Sağlanan Veriler.
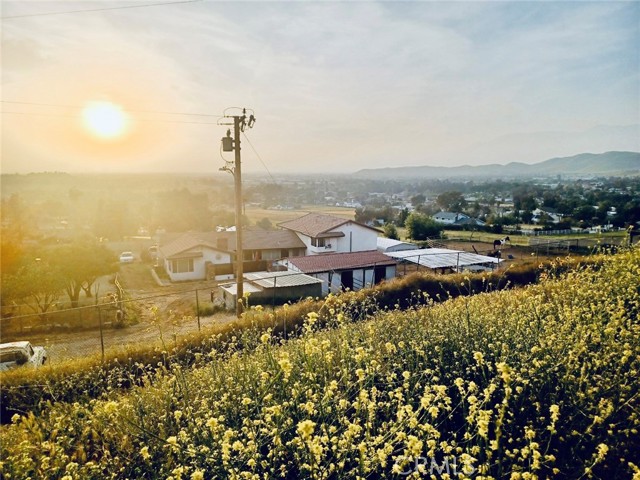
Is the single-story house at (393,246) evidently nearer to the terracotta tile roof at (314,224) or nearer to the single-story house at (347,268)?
--
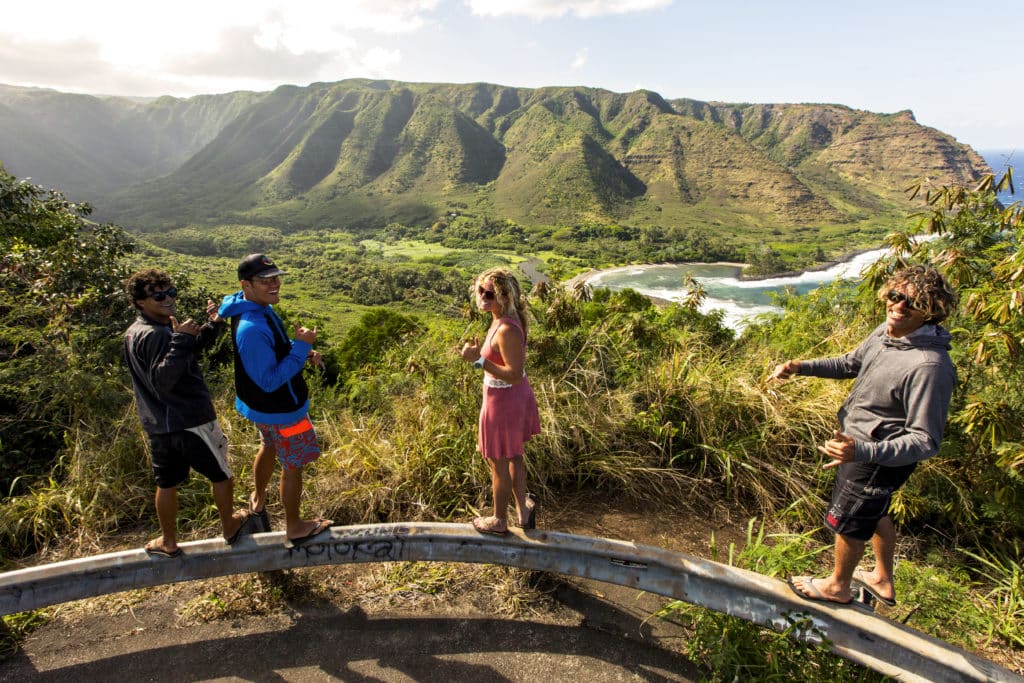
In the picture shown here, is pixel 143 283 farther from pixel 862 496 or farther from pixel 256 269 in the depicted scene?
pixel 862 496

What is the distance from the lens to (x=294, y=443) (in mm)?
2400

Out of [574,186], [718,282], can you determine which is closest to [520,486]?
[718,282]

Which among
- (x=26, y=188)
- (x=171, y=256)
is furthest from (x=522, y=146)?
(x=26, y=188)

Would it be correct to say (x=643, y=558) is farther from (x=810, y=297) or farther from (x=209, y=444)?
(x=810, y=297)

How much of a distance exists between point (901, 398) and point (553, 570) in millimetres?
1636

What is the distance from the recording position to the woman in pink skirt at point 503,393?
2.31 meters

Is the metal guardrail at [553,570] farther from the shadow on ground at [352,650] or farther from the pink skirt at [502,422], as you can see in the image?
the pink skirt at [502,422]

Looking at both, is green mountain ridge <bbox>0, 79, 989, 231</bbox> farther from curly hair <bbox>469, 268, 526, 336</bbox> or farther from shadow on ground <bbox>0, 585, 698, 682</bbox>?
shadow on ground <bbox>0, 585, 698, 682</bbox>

Görev Talimatı. Yukarıdaki verilerde "ground" sözcüğünün geçtiği satırların tümünü seçip bunları olduğu gibi aktarınız.

Eksiksiz Yanıt.
Is the metal guardrail at [553,570] farther from the shadow on ground at [352,650] or farther from the pink skirt at [502,422], as you can see in the image?
Looking at both, is green mountain ridge <bbox>0, 79, 989, 231</bbox> farther from curly hair <bbox>469, 268, 526, 336</bbox> or farther from shadow on ground <bbox>0, 585, 698, 682</bbox>?
shadow on ground <bbox>0, 585, 698, 682</bbox>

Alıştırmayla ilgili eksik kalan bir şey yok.